En France, Emmanuel Macron comptait faire de cette semaine un moment de recueillement et de commémoration, un itinéraire mémoriel, 100 ans après l'armistice de la Première guerre mondiale. Mais c'est raté... Le président français a dû affronter une polémique suite à ses propos sur Philippe Pétain.

Pour Emmanuel Macron, le personnage de Philippe Pétain est double, en quelque sorte. Il fut un grand soldat, pendant la Première guerre mondiale, a dit mercredi le président français, avant de conduire des "choix funestes" pendant l'Occupation, allusion à la collaboration du régime de Vichy entre 1940 et 1944. 

Un portrait en forme de diptyque, fort commun : depuis de Gaulle, tous les présidents français à l'exception de François Hollande ont évoqué les deux "phases" de la carrière de Philippe Pétain, vainqueur de Verdun puis collaborateur à Vichy.

Réécrire l'histoire

Pourquoi Emmanuel Macron affirme-t-il cela ? C'est pour justifier un hommage militaire rendu à tout le commandement français de la Grande guerre, et donc parmi eux à Philippe Pétain.

En substance, le supprimer des hommages collectifs, ç'aurait été réécrire l'Histoire, explique Emmanuel Macron, car Philippe Pétain est considéré comme le vainqueur de la bataille sanglante de Verdun en 1916. Sans rien oublier bien sûr de ce qu'il devint après, c'est-à-dire le chef de l’État français, collaborationniste avec les nazis pendant la Seconde guerre mondiale. 

Voilà qui a choqué et déplu, notamment le Conseil représentatif des institutions juives de France, le Crif qui estime qu'on ne peut pas nuancer ainsi le portrait d'un homme complice de la déportation et des milices. 

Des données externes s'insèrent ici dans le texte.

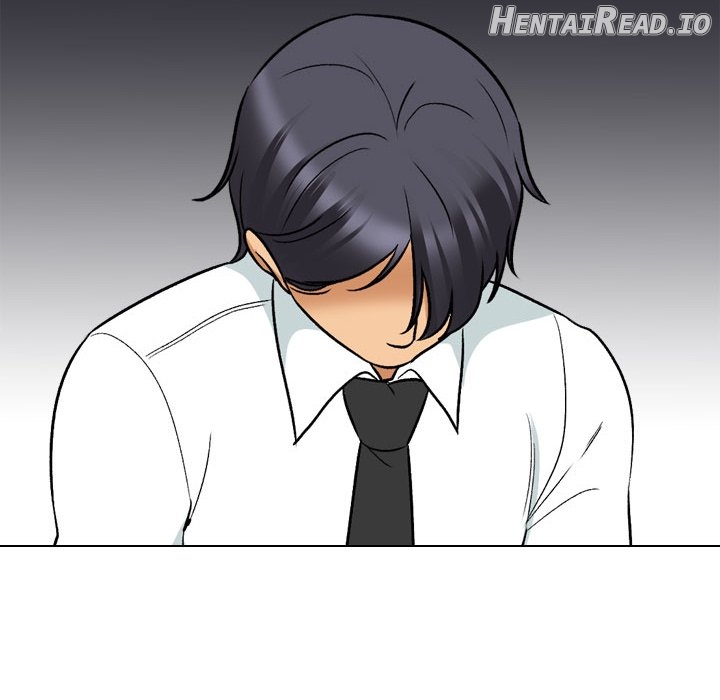 Exchange Partner Chapter 146 - page 121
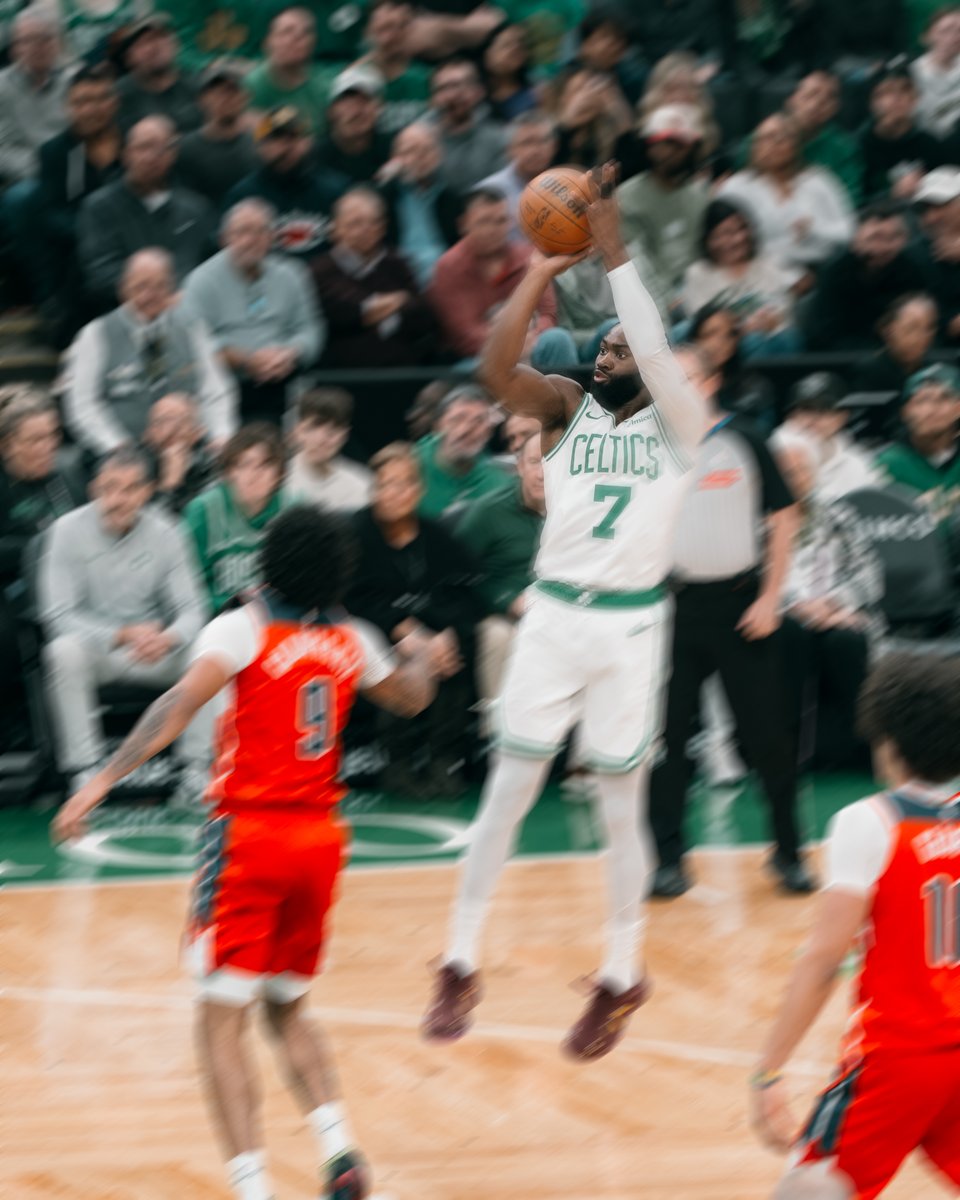 Boston Celtics tweet media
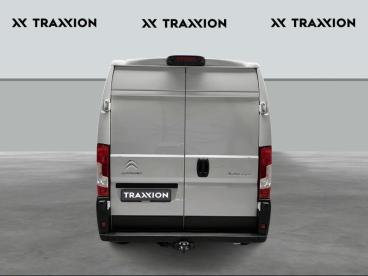 SPOTICAR Citroën Jumper L2h2 2.2 140pk *camera*trekhaak* Tweedehands - Utilitaire Diesel White - Evergem - 1200364473_5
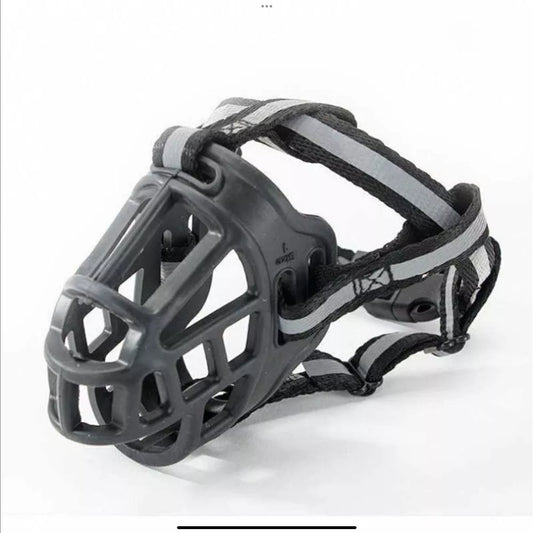 Muzzle (Medium)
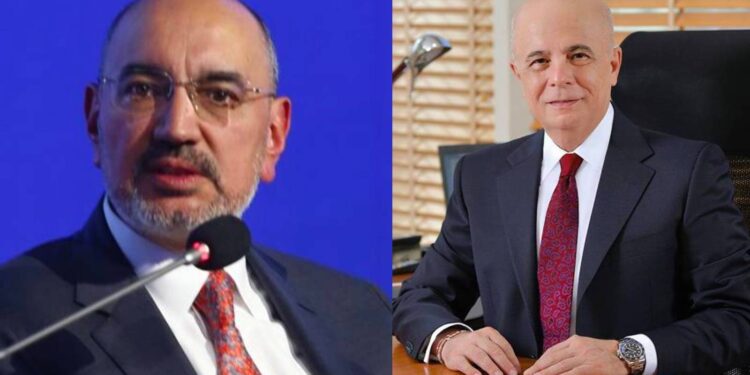 Ali Ülker, Yönetim Kurulu Başkanlığını Mehmet Tütüncü’ye devretti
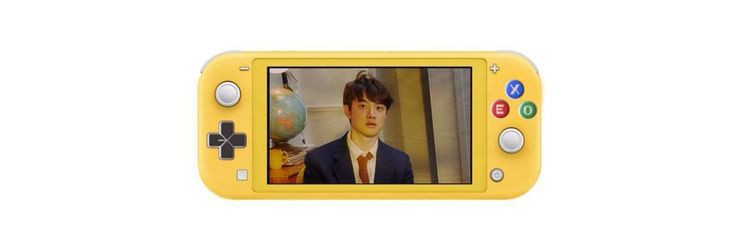 yca yeca 🪞 -- semi rest banner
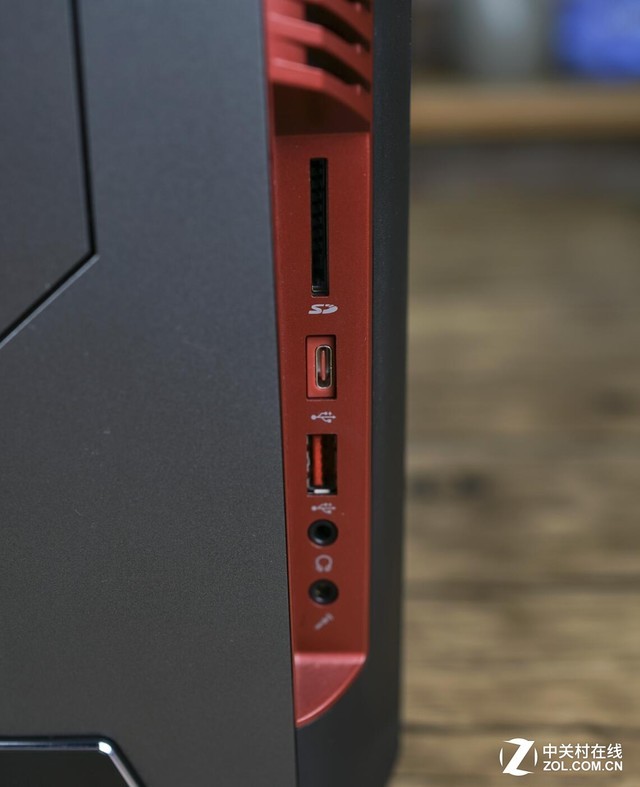 宏碁暗影骑士N50评测 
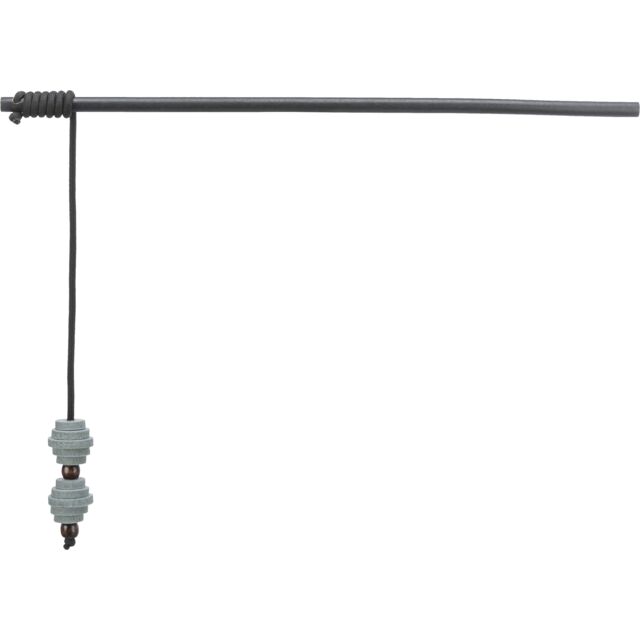 Speelhengel met ballen CityStyle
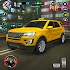 US Taxi Simulator 3d & Driving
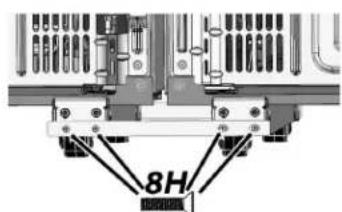 FRIGIDAIRE FPFU19F8WSS - IMPORTANT - 2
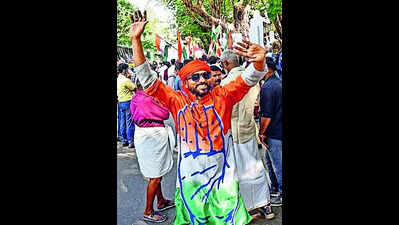 UDF gain loosens LDF hold on Alpy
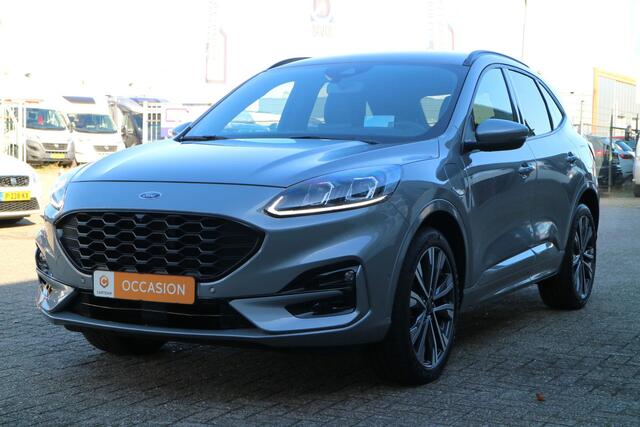 Ford KUGA 2.5 PHEV ST-Line X | Navi | LED | Blind spot | 20 inch! |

La classe politique a aussi presque unanimement condamné les propos du président français. A gauche : "L'histoire n'est pas votre jouet M. Macron ", s'est agacé Jean-Luc Mélenchon. L'ancien candidat socialiste Benoît Hamon parle d'errance morale et éthique. A droite et à l'extrême droite, c'est un silence embarrassé qui a accueilli ces déclarations présidentielles. A l'exception du parti Les patriotes, qui dénonce une faute du chef de l’État. 

Suite à cette polémique, Emmanuel Macron a maintenu ses propos, mais l'Elysée a reculé sur la cérémonie d'hommage militaire. C'est une cérémonie prévue de longue date ce samedi aux Invalides à Paris. Le programme officiel du centenaire était clair : hommage serait rendu aux maréchaux de la Grande guerre :  ces huit militaires, nommés maréchaux entre 1915 et 1924, sont Joffre, Foch, Fayolle, Franchet d’Espèrey, Gallieni, Lyautey, Maunoury et donc Pétain, qui fut nommé maréchal de France en 1918.

Finalement, changement de pied. Seuls les maréchaux enterrés aux Invalides seront honorés. Ils sont seulement 5. La tombe de Pétain, elle se trouve dans l'ouest de la France, sur l'île d'Yeu, où il finit sa vie après avoir été condamné à l'indignité nationale pour trahison. 

Voilà en tout cas une polémique dont le gouvernement se serait bien passé, à quelques jours des cérémonies du 11 novembre à Paris, les 100 ans de l'armistice auxquels doivent assister une soixantaine de dirigeants étrangers, dont Angela Merkel, Donald Trump et Vladimir Poutine.